Mais l’essentiel de son récit, Frank Bridel le puise dans une spiritualité profonde, ancrée dès l’enfance au sein de l’Eglise libre du canton de Vaud, à laquelle sa famille a contribué. «Les Bridel sont liés à son histoire, raconte-t-il. Face à l’ingérence bernoise, l’Eglise libre s’est constituée en mouvement d’indépendance et mon arrière-grand-père a pris une part active à sa fondation.» Au fil des générations, plusieurs membres de la famille ont occupé des postes-clés au sein de cette Eglise. «Un de mes cousins, Claude Bridel, pasteur et professeur de théologie, a notamment joué un rôle majeur dans sa fusion avec l’église nationale.»

Une foi partagée

Lors de son service militaire au Tessin, il tombe très amoureux de Maria-Eva. S’ensuivent des allers-retours entre Lausanne et Locarno. Frank Bridel ne le sait pas tout de suite mais sa future épouse, née catholique, est anti-clergé. Pendant longtemps, la spiritualité n’est pas un sujet que le couple aborde, le sentiment amoureux écrasant le reste. «C’est elle qui a fait le premier pas, se souvient-il avec émotion. Pour bénéficier de quelques jours fériés, j’avais choisi la Semaine sainte pour lui rendre visite. Amoureux comme j’étais, j’en avais oublié les événements. Lors d’une promenade, elle me confia ses pensées: «Aujourd’hui, il meurt et après-demain, il ressuscite.» Ce fut le plus beau choc spirituel de ma vie!» Maria-Eva découvre les récits de Calvin et de Luther et se convertit au protestantisme. «Ensemble, nous avons essayé de transmettre notre foi à nos deux filles, Ariane et Geneviève», souligne Frank Bridel. 

A l’instar de nombreux croyants, Frank Bridel a connu le doute il y a une vingtaine d’années. «Ce fut une période très pénible, nous confie-t-il. Je ne me souviens pas d’une raison particulière. Je pense que ce sentiment peut nous atteindre à n’importe quel instant. Mais peut-être que les maladies successives dont mon épouse a souffert m’ont fait interroger Dieu. J’en suis sorti en priant. Ce moment de doute a indéniablement renforcé ma foi.» 
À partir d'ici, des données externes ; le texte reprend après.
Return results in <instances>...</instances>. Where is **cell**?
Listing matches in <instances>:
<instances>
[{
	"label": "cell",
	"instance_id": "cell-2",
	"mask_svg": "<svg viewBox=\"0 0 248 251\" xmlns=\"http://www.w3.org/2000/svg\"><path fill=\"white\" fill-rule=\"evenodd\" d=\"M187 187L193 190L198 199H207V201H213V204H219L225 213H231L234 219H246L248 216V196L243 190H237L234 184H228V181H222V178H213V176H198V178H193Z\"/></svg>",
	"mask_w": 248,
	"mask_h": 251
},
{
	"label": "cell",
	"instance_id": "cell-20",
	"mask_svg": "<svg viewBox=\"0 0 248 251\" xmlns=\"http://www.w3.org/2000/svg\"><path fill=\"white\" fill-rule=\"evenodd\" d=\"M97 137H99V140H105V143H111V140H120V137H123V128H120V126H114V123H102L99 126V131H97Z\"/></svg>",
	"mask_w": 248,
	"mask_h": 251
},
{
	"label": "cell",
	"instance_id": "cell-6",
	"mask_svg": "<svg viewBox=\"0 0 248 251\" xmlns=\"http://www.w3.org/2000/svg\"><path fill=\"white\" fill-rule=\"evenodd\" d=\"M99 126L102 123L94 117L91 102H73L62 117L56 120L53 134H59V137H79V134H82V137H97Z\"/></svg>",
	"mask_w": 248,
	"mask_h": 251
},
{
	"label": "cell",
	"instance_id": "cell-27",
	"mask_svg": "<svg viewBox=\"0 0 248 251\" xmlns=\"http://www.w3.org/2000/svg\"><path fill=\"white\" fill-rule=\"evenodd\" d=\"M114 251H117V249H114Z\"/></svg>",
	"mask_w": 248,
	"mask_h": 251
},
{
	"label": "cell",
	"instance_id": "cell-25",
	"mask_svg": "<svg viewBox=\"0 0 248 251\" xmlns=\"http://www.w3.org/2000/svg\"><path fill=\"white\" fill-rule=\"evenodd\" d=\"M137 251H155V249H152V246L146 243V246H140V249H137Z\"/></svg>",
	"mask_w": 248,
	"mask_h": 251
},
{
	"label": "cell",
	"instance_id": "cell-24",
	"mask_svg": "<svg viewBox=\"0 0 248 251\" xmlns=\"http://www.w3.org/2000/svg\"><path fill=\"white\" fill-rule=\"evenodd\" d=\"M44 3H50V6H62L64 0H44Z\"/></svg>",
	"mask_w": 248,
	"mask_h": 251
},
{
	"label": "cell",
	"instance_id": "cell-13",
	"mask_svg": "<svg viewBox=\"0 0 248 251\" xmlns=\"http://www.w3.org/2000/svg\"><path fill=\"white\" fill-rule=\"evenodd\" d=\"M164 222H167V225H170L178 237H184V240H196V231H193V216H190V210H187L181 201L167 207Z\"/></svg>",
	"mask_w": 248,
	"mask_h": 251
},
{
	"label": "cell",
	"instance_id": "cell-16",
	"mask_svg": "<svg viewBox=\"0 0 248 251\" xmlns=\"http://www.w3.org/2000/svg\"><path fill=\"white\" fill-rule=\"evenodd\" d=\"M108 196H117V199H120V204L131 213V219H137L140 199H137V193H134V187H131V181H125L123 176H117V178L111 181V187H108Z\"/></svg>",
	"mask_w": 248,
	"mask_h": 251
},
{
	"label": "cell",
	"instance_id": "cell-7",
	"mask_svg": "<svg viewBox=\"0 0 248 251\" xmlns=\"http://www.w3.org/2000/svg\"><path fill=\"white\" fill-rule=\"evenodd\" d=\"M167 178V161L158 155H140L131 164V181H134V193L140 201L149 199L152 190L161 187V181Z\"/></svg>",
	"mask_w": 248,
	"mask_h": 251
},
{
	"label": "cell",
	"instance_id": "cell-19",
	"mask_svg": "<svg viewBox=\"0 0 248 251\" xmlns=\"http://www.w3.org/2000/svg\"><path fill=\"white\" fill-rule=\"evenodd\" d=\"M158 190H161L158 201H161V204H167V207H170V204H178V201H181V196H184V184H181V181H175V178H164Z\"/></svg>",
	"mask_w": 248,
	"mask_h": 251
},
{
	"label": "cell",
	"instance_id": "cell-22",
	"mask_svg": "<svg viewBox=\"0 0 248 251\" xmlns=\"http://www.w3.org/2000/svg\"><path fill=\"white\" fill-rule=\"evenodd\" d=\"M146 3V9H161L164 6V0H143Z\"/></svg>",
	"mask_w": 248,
Aujourd’hui, Frank Bridel apprécie les échanges sincères avec celles et ceux qui croisent son chemin, quelles que soient leurs croyances. «Ces instants sont précieux car, malgré mon grand âge, je n’ai jamais cessé de m’intéresser aux autres et au monde qui m’entoure.» Un siècle de vie et d’amour que Frank Bridel regarde aujourd’hui avec gratitude et sagesse. Lui qui a pris la plume pour raconter sa «Vie de privilégié» mesure la chance qui fut la sienne: celle d’être né dans un tel environnement, d’avoir aimé et été aimé, et de pouvoir transmettre ces valeurs à ses filles et ses trois petits-enfants. A l’approche de Pâques, il célébrera en famille ce moment de renouveau. «Entre Noël et Pâques, un chrétien ne peut pas choisir. La naissance et la seconde naissance sont deux miracles indissociables.»